»»
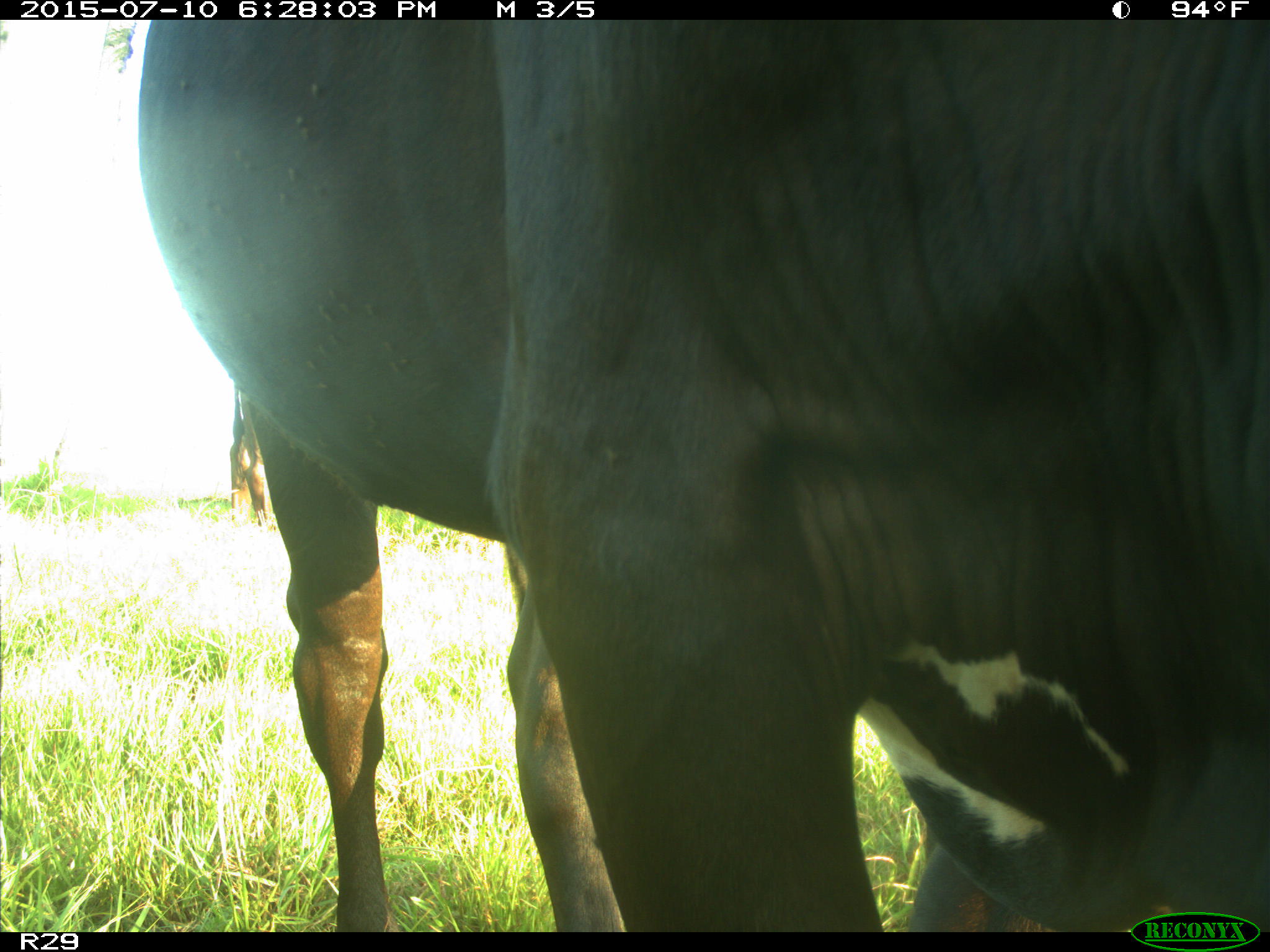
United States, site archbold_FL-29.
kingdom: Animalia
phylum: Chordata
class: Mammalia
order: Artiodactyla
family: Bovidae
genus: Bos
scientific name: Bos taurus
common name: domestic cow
««
»»
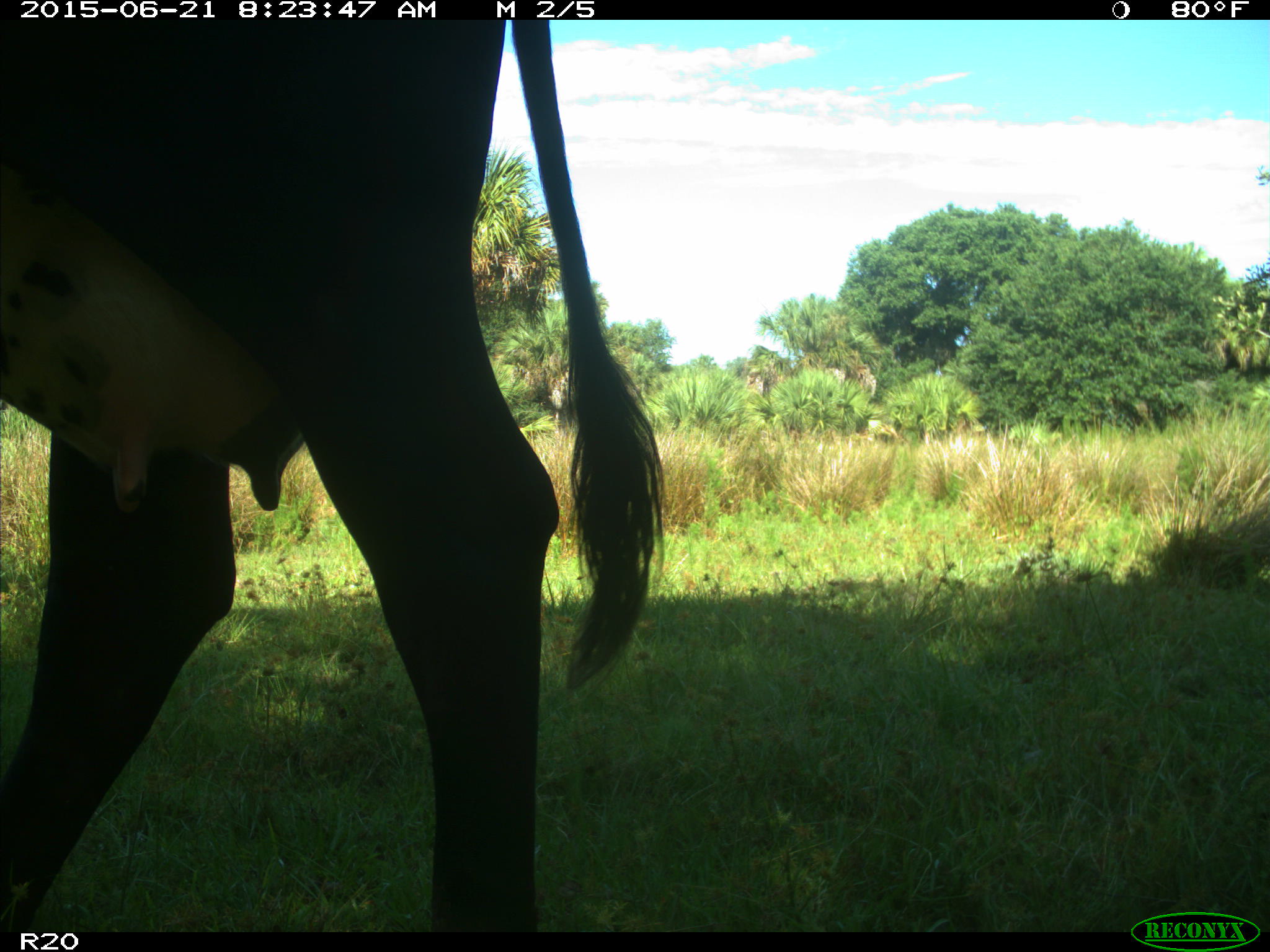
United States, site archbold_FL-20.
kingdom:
««
### PROBLEM TO WORK ON
Starting at the line that has "United States, site archbold_FL-29." in the records above, restate word for word every line until the one that has "common name: domestic cow", and include that one as well.

### SOLVED EXERCISE
United States, site archbold_FL-29.
kingdom: Animalia
phylum: Chordata
class: Mammalia
order: Artiodactyla
family: Bovidae
genus: Bos
scientific name: Bos taurus
common name: domestic cow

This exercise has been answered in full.